**Task details:** Copy out, word for word and in full, the news article below about the vigil held for Tyson Gay's daughter.

Thousands join Gay at vigil after daughter’s death

LEXINGTON, Ky. — Thousands of people joined Olympic sprinter Tyson Gay at a candlelight vigil Monday night to honor Gay’s 15-year-old daughter, who was fatally shot over the weekend.

Gay stood on the track at Lexington’s Lafayette High School where he and daughter Trinity Gay excelled, and he thanked people for showing support following the girl’s death early Sunday after gunfire erupted outside a Lexington restaurant. The teen’s mother, Shoshana Boyd, also was present amid the crowd honoring her memory.

“I want you guys to love each other, have peace and protect each other,” said Gay, who added that he was numb from crying over her death. “That’s what Trinity would have wanted. … Life is not a joke.”

Many in the crowd wore pink and purple — Trinity Gay’s favorite colors — and some held balloons of those same hues that were later released into the air. Several pairs of track spikes hung from a fence along with a baton that said “In Memory of Trinity.”

Tyson Gay said he and his daughter were very close, according to Lexington TV station WLEX, which spoke to him Sunday.

“It’s so crazy. I have no idea what happened,” Gay told the station.

Grief counselors also went to the Lexington high school Monday for students and staff, Fayette County Public Schools spokeswoman Lisa Deffendall said. Gay attended the same school as his daughter. Trinity Gay was a standout sprinter, placing in the top five in several events at the state championships in May. Her father still holds the state record in the 100 set in 2001.

Lafayette principal Bryne Jacobs, teacher Rhonda Mullins and girls track coach Crystal Washington all described Trinity Gay as friendly and outgoing. She dreamed of becoming a surgeon.

**Data shown:**

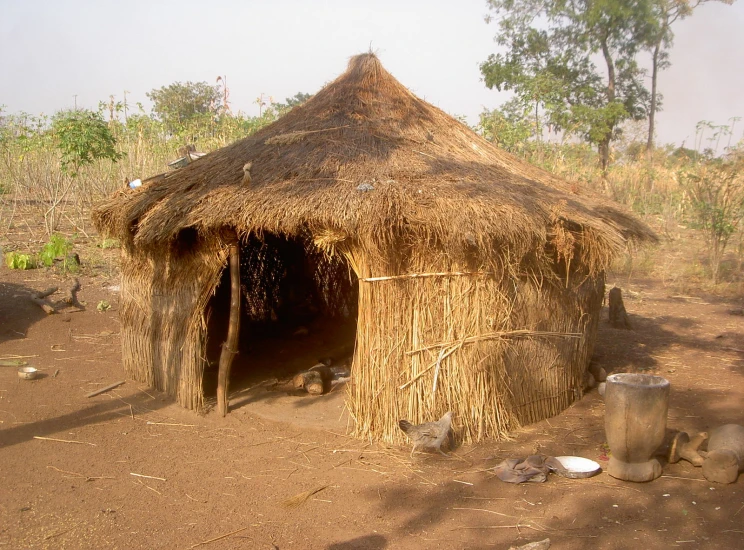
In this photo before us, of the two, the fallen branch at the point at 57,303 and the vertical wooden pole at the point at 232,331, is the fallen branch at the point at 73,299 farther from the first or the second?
the vertical wooden pole at the point at 232,331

**Output of the task:**
Thousands join Gay at vigil after daughter’s death

LEXINGTON, Ky. — Thousands of people joined Olympic sprinter Tyson Gay at a candlelight vigil Monday night to honor Gay’s 15-year-old daughter, who was fatally shot over the weekend.

Gay stood on the track at Lexington’s Lafayette High School where he and daughter Trinity Gay excelled, and he thanked people for showing support following the girl’s death early Sunday after gunfire erupted outside a Lexington restaurant. The teen’s mother, Shoshana Boyd, also was present amid the crowd honoring her memory.

“I want you guys to love each other, have peace and protect each other,” said Gay, who added that he was numb from crying over her death. “That’s what Trinity would have wanted. … Life is not a joke.”

Many in the crowd wore pink and purple — Trinity Gay’s favorite colors — and some held balloons of those same hues that were later released into the air. Several pairs of track spikes hung from a fence along with a baton that said “In Memory of Trinity.”

Tyson Gay said he and his daughter were very close, according to Lexington TV station WLEX, which spoke to him Sunday.

“It’s so crazy. I have no idea what happened,” Gay told the station.

Grief counselors also went to the Lexington high school Monday for students and staff, Fayette County Public Schools spokeswoman Lisa Deffendall said. Gay attended the same school as his daughter. Trinity Gay was a standout sprinter, placing in the top five in several events at the state championships in May. Her father still holds the state record in the 100 set in 2001.

Lafayette principal Bryne Jacobs, teacher Rhonda Mullins and girls track coach Crystal Washington all described Trinity Gay as friendly and outgoing. She dreamed of becoming a surgeon.